Nesse sentido, Moraes atende um pedido feito pela Polícia Militar do Distrito Federal (PMDF) por razões de segurança, já que o sábado é um dia de menos movimento que a quinta.
No caso da assistência religiosa, Bolsonaro já tem autorização para receber um bispo e de um pastor.
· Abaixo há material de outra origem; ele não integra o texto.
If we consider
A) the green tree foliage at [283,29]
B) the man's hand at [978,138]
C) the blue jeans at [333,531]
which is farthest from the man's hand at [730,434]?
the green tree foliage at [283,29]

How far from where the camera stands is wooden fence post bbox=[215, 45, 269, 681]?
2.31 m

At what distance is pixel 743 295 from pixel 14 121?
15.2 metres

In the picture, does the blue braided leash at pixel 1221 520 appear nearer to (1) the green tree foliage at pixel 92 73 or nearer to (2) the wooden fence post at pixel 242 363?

Dessa forma, Moraes esclarece que os dias das visitas dos religiosos, incluindo o padre, devem ser alternados.
“A assistência religiosa deverá ser realizada uma vez por semana, às terças ou sextas-feiras, individualmente, com duração de 1 (uma) hora, mediante prévio ajuste entre os autorizados, observadas as normas do estabelecimento prisional”, cita a decisão.
No trecho sobre as caminhadas, o ministro reforça a necessidade de supervisão permanente, escolta e isolamento em relação a outros presos.
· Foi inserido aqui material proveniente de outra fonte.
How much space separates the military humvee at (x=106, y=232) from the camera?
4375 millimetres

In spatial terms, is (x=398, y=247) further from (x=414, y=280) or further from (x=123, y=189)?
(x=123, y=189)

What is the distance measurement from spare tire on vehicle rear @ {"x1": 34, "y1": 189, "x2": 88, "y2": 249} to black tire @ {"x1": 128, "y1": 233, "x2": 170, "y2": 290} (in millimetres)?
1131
“A realização de atividades físicas (caminhadas) de forma controlada e restrita, em locais previamente definidos pela administração do NCPM [Núcleo de Custódia da Polícia Militar] — preferencialmente o campo de futebol ou a pista asfaltada —, em dias e horários estabelecidos pela unidade custodiante”, pontua o ministro.
“A atividade deverá ser executada sob supervisão permanente e escolta policial, garantindo-se o isolamento em relação aos demais custodiados, com exceção dos custodiados nas Ações Penais 2668 e 2693 [de tentativa de golpe de Estado]”, prossegue Moraes.
Negativa para as visitas
Ao indeferir o pedido de visitas, Moraes cita que foi informado pela autoridade policial que o senador Magno Malta tentou ingressar na unidade prisional sem autorização.
Segundo o ministro, Malta se valeu indevidamente das “prerrogativas parlamentares para acessar áreas de segurança máxima”.
Sendo assim, Moraes considerou que “tal conduta gera riscos desnecessários à disciplina do Batalhão e à segurança do próprio sistema de custódia, obstaculizando o deferimento do pedido”.
Já quanto a Valdemar Costa Neto, Moraes sustentou que por ele ser investigado no âmbito da trama golpista não poderia ter contato com o ex-presidente.
“A autorização de contato direto entre investigado e condenado em procedimentos correlatos apresenta risco manifesto à investigação e foi vedado em decisão anterior”, diz um trecho da decisão de Moraes.
A decisão de Moraes cita ainda as próximas visitas previstas a Bolsonaro. São elas:
Sábado, dia 7/2/2026, das 8h às 10h: deputado Gilberto Gomes da Silva (PL-PB);
Sábado, dia 7/2/2026, das 11h00 às 13h: deputado Hélio Fernando Barbosa Lopes (PL-RJ;
Sábado, dia 14/2/2026, das 8h às 10h: Luiz Antonio Nabhan Garcia, ex-secretário de Assuntos Fundiários do governo federal.
Sábado, dia 14/2/2026, das 11h às 13h: senador Wilder Pedro de Morais (PL-GO).